Everybody has briefings every day, and part of this is about making briefings ‘wow’. There are different focuses on different days and weeks, but it’s all around interpersonal skills, quality service and people, for example ‘today we’re going to focus on using people’s names’.

With the ‘wow’ briefings, it must be very important to get managers on board with Kempinski’s training culture?

Yes, definitely, managers are seen as coaches. We’ve done a couple of different programmes with the manager so we are getting them onside; they are there as coaches to mentor and guide their staff, they’re there to give them direction but they’re not there to yell and scream. We put them through a little book called One Minute Manager and so we’ve developed a programme around that on how to give people constructive feedback to get the most out of people.

How different is that from what you have seen in other hotel chains?
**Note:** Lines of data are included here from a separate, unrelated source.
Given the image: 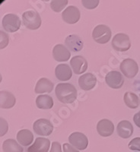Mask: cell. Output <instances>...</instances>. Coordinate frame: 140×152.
I'll use <instances>...</instances> for the list:
<instances>
[{
  "label": "cell",
  "instance_id": "1",
  "mask_svg": "<svg viewBox=\"0 0 140 152\" xmlns=\"http://www.w3.org/2000/svg\"><path fill=\"white\" fill-rule=\"evenodd\" d=\"M57 99L63 104H72L77 98V91L74 85L69 83H59L55 90Z\"/></svg>",
  "mask_w": 140,
  "mask_h": 152
},
{
  "label": "cell",
  "instance_id": "2",
  "mask_svg": "<svg viewBox=\"0 0 140 152\" xmlns=\"http://www.w3.org/2000/svg\"><path fill=\"white\" fill-rule=\"evenodd\" d=\"M111 30L107 25L99 24L95 28L92 32V37L96 43L105 44L111 39Z\"/></svg>",
  "mask_w": 140,
  "mask_h": 152
},
{
  "label": "cell",
  "instance_id": "3",
  "mask_svg": "<svg viewBox=\"0 0 140 152\" xmlns=\"http://www.w3.org/2000/svg\"><path fill=\"white\" fill-rule=\"evenodd\" d=\"M22 21L24 27L30 30H37L41 26V18L35 11H27L22 15Z\"/></svg>",
  "mask_w": 140,
  "mask_h": 152
},
{
  "label": "cell",
  "instance_id": "4",
  "mask_svg": "<svg viewBox=\"0 0 140 152\" xmlns=\"http://www.w3.org/2000/svg\"><path fill=\"white\" fill-rule=\"evenodd\" d=\"M112 47L118 52H125L131 47V42L128 35L123 33L117 34L111 42Z\"/></svg>",
  "mask_w": 140,
  "mask_h": 152
},
{
  "label": "cell",
  "instance_id": "5",
  "mask_svg": "<svg viewBox=\"0 0 140 152\" xmlns=\"http://www.w3.org/2000/svg\"><path fill=\"white\" fill-rule=\"evenodd\" d=\"M34 132L40 136H48L54 131V126L47 119H40L34 123Z\"/></svg>",
  "mask_w": 140,
  "mask_h": 152
},
{
  "label": "cell",
  "instance_id": "6",
  "mask_svg": "<svg viewBox=\"0 0 140 152\" xmlns=\"http://www.w3.org/2000/svg\"><path fill=\"white\" fill-rule=\"evenodd\" d=\"M2 27L9 33H14L19 30L21 27V20L15 14L5 15L2 18Z\"/></svg>",
  "mask_w": 140,
  "mask_h": 152
},
{
  "label": "cell",
  "instance_id": "7",
  "mask_svg": "<svg viewBox=\"0 0 140 152\" xmlns=\"http://www.w3.org/2000/svg\"><path fill=\"white\" fill-rule=\"evenodd\" d=\"M119 69L126 78H134L139 72V66L134 59H126L120 63Z\"/></svg>",
  "mask_w": 140,
  "mask_h": 152
},
{
  "label": "cell",
  "instance_id": "8",
  "mask_svg": "<svg viewBox=\"0 0 140 152\" xmlns=\"http://www.w3.org/2000/svg\"><path fill=\"white\" fill-rule=\"evenodd\" d=\"M107 85L113 89H119L124 84V78L119 72L111 71L105 76Z\"/></svg>",
  "mask_w": 140,
  "mask_h": 152
},
{
  "label": "cell",
  "instance_id": "9",
  "mask_svg": "<svg viewBox=\"0 0 140 152\" xmlns=\"http://www.w3.org/2000/svg\"><path fill=\"white\" fill-rule=\"evenodd\" d=\"M69 142L74 148L83 151L88 145V139L86 135L81 132H73L69 136Z\"/></svg>",
  "mask_w": 140,
  "mask_h": 152
},
{
  "label": "cell",
  "instance_id": "10",
  "mask_svg": "<svg viewBox=\"0 0 140 152\" xmlns=\"http://www.w3.org/2000/svg\"><path fill=\"white\" fill-rule=\"evenodd\" d=\"M62 18L67 24H75L80 19L79 9L73 5L69 6L62 12Z\"/></svg>",
  "mask_w": 140,
  "mask_h": 152
},
{
  "label": "cell",
  "instance_id": "11",
  "mask_svg": "<svg viewBox=\"0 0 140 152\" xmlns=\"http://www.w3.org/2000/svg\"><path fill=\"white\" fill-rule=\"evenodd\" d=\"M70 66L75 74L81 75L88 69V62L83 56H76L70 60Z\"/></svg>",
  "mask_w": 140,
  "mask_h": 152
},
{
  "label": "cell",
  "instance_id": "12",
  "mask_svg": "<svg viewBox=\"0 0 140 152\" xmlns=\"http://www.w3.org/2000/svg\"><path fill=\"white\" fill-rule=\"evenodd\" d=\"M70 51L62 44H56L53 49V56L57 62H66L70 59Z\"/></svg>",
  "mask_w": 140,
  "mask_h": 152
},
{
  "label": "cell",
  "instance_id": "13",
  "mask_svg": "<svg viewBox=\"0 0 140 152\" xmlns=\"http://www.w3.org/2000/svg\"><path fill=\"white\" fill-rule=\"evenodd\" d=\"M97 83V78L92 73H85L78 78V85L84 91L93 89Z\"/></svg>",
  "mask_w": 140,
  "mask_h": 152
},
{
  "label": "cell",
  "instance_id": "14",
  "mask_svg": "<svg viewBox=\"0 0 140 152\" xmlns=\"http://www.w3.org/2000/svg\"><path fill=\"white\" fill-rule=\"evenodd\" d=\"M97 131L100 136H111L114 132V123L109 119H101L97 123Z\"/></svg>",
  "mask_w": 140,
  "mask_h": 152
},
{
  "label": "cell",
  "instance_id": "15",
  "mask_svg": "<svg viewBox=\"0 0 140 152\" xmlns=\"http://www.w3.org/2000/svg\"><path fill=\"white\" fill-rule=\"evenodd\" d=\"M65 43L67 48L71 50L72 52H79L84 47L82 40L75 34L68 36L65 40Z\"/></svg>",
  "mask_w": 140,
  "mask_h": 152
},
{
  "label": "cell",
  "instance_id": "16",
  "mask_svg": "<svg viewBox=\"0 0 140 152\" xmlns=\"http://www.w3.org/2000/svg\"><path fill=\"white\" fill-rule=\"evenodd\" d=\"M50 146V142L48 138H36L34 143L28 148V152H48Z\"/></svg>",
  "mask_w": 140,
  "mask_h": 152
},
{
  "label": "cell",
  "instance_id": "17",
  "mask_svg": "<svg viewBox=\"0 0 140 152\" xmlns=\"http://www.w3.org/2000/svg\"><path fill=\"white\" fill-rule=\"evenodd\" d=\"M56 77L61 81H69L73 76L70 66L67 64H59L55 69Z\"/></svg>",
  "mask_w": 140,
  "mask_h": 152
},
{
  "label": "cell",
  "instance_id": "18",
  "mask_svg": "<svg viewBox=\"0 0 140 152\" xmlns=\"http://www.w3.org/2000/svg\"><path fill=\"white\" fill-rule=\"evenodd\" d=\"M16 99L14 95L9 91L0 92V107L2 109H10L15 105Z\"/></svg>",
  "mask_w": 140,
  "mask_h": 152
},
{
  "label": "cell",
  "instance_id": "19",
  "mask_svg": "<svg viewBox=\"0 0 140 152\" xmlns=\"http://www.w3.org/2000/svg\"><path fill=\"white\" fill-rule=\"evenodd\" d=\"M117 131L119 137L122 138H128L133 135V126L128 120H123L118 123Z\"/></svg>",
  "mask_w": 140,
  "mask_h": 152
},
{
  "label": "cell",
  "instance_id": "20",
  "mask_svg": "<svg viewBox=\"0 0 140 152\" xmlns=\"http://www.w3.org/2000/svg\"><path fill=\"white\" fill-rule=\"evenodd\" d=\"M54 85L52 81L48 78H42L38 80L37 85L35 86V93L36 94H43L50 93L54 90Z\"/></svg>",
  "mask_w": 140,
  "mask_h": 152
},
{
  "label": "cell",
  "instance_id": "21",
  "mask_svg": "<svg viewBox=\"0 0 140 152\" xmlns=\"http://www.w3.org/2000/svg\"><path fill=\"white\" fill-rule=\"evenodd\" d=\"M17 140L20 145L22 146H28L34 141V135L28 129H21L18 132Z\"/></svg>",
  "mask_w": 140,
  "mask_h": 152
},
{
  "label": "cell",
  "instance_id": "22",
  "mask_svg": "<svg viewBox=\"0 0 140 152\" xmlns=\"http://www.w3.org/2000/svg\"><path fill=\"white\" fill-rule=\"evenodd\" d=\"M36 105L39 109H51L54 107V100L50 95H39L36 99Z\"/></svg>",
  "mask_w": 140,
  "mask_h": 152
},
{
  "label": "cell",
  "instance_id": "23",
  "mask_svg": "<svg viewBox=\"0 0 140 152\" xmlns=\"http://www.w3.org/2000/svg\"><path fill=\"white\" fill-rule=\"evenodd\" d=\"M2 151L3 152H23L24 149L20 144L14 139H7L4 141Z\"/></svg>",
  "mask_w": 140,
  "mask_h": 152
},
{
  "label": "cell",
  "instance_id": "24",
  "mask_svg": "<svg viewBox=\"0 0 140 152\" xmlns=\"http://www.w3.org/2000/svg\"><path fill=\"white\" fill-rule=\"evenodd\" d=\"M123 100L125 104L131 109H136L139 105V98L136 94L133 92H126L123 97Z\"/></svg>",
  "mask_w": 140,
  "mask_h": 152
},
{
  "label": "cell",
  "instance_id": "25",
  "mask_svg": "<svg viewBox=\"0 0 140 152\" xmlns=\"http://www.w3.org/2000/svg\"><path fill=\"white\" fill-rule=\"evenodd\" d=\"M67 0H53L50 2V7L56 12H60L68 5Z\"/></svg>",
  "mask_w": 140,
  "mask_h": 152
},
{
  "label": "cell",
  "instance_id": "26",
  "mask_svg": "<svg viewBox=\"0 0 140 152\" xmlns=\"http://www.w3.org/2000/svg\"><path fill=\"white\" fill-rule=\"evenodd\" d=\"M81 3L87 9H94L98 5L99 1L98 0H82Z\"/></svg>",
  "mask_w": 140,
  "mask_h": 152
},
{
  "label": "cell",
  "instance_id": "27",
  "mask_svg": "<svg viewBox=\"0 0 140 152\" xmlns=\"http://www.w3.org/2000/svg\"><path fill=\"white\" fill-rule=\"evenodd\" d=\"M128 147L132 151H140V138H135L130 142Z\"/></svg>",
  "mask_w": 140,
  "mask_h": 152
},
{
  "label": "cell",
  "instance_id": "28",
  "mask_svg": "<svg viewBox=\"0 0 140 152\" xmlns=\"http://www.w3.org/2000/svg\"><path fill=\"white\" fill-rule=\"evenodd\" d=\"M0 33H1V43H0V48L3 49L5 47H6V46L8 45V43H9V36H8L7 34H5V32L3 31H0Z\"/></svg>",
  "mask_w": 140,
  "mask_h": 152
},
{
  "label": "cell",
  "instance_id": "29",
  "mask_svg": "<svg viewBox=\"0 0 140 152\" xmlns=\"http://www.w3.org/2000/svg\"><path fill=\"white\" fill-rule=\"evenodd\" d=\"M63 151L64 152H79L75 148L73 147L72 145L69 143H65L63 145Z\"/></svg>",
  "mask_w": 140,
  "mask_h": 152
},
{
  "label": "cell",
  "instance_id": "30",
  "mask_svg": "<svg viewBox=\"0 0 140 152\" xmlns=\"http://www.w3.org/2000/svg\"><path fill=\"white\" fill-rule=\"evenodd\" d=\"M50 152H62L61 145L59 142H54L52 143V148L50 149Z\"/></svg>",
  "mask_w": 140,
  "mask_h": 152
},
{
  "label": "cell",
  "instance_id": "31",
  "mask_svg": "<svg viewBox=\"0 0 140 152\" xmlns=\"http://www.w3.org/2000/svg\"><path fill=\"white\" fill-rule=\"evenodd\" d=\"M133 121L135 123V124L138 126L139 128H140V111L136 113L133 116Z\"/></svg>",
  "mask_w": 140,
  "mask_h": 152
},
{
  "label": "cell",
  "instance_id": "32",
  "mask_svg": "<svg viewBox=\"0 0 140 152\" xmlns=\"http://www.w3.org/2000/svg\"><path fill=\"white\" fill-rule=\"evenodd\" d=\"M139 99H140V95H139Z\"/></svg>",
  "mask_w": 140,
  "mask_h": 152
}]
</instances>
Kempinski is fairly innovative. We might be an old company but we are reinventing ourselves and really looking at what we are; and we’re focused on the idea that if people are happy and they’re happy in their job then of course they are going to do a better job at everything they do.

You mentioned three openings; how will you train the new teams?

We’ve actually opened three hotels this year: one in Soma Bay in Egypt; Bilila Lodge, an incredible five-star lodge in the middle of the Serengeti; and in Aqaba on the Red Sea in Jordan. And we’re going to open a hotel in Cairo, one in Doha and Emerald Palace, which is actually on Palm Jumeirah in Dubai.

Once the heads of department are in place I go and spend a week to two weeks with them and we go through the Kempinski history, philosophy, procedures and policies, teach them how to write policies and procedures for their different outlets and get their manuals organised. We also do philosophical things, such as focus on management style. They feel confident then that they’ve got a set of tools to move forward with.

When the team is board I go in with the training manager and it’s full-on for anything up to six weeks training all the team members.

At the same time, there’s other hotels that need training too; we have our Leading Hotels of the World audits, so we have to make sure we get up to 85%, if not more, on those as well.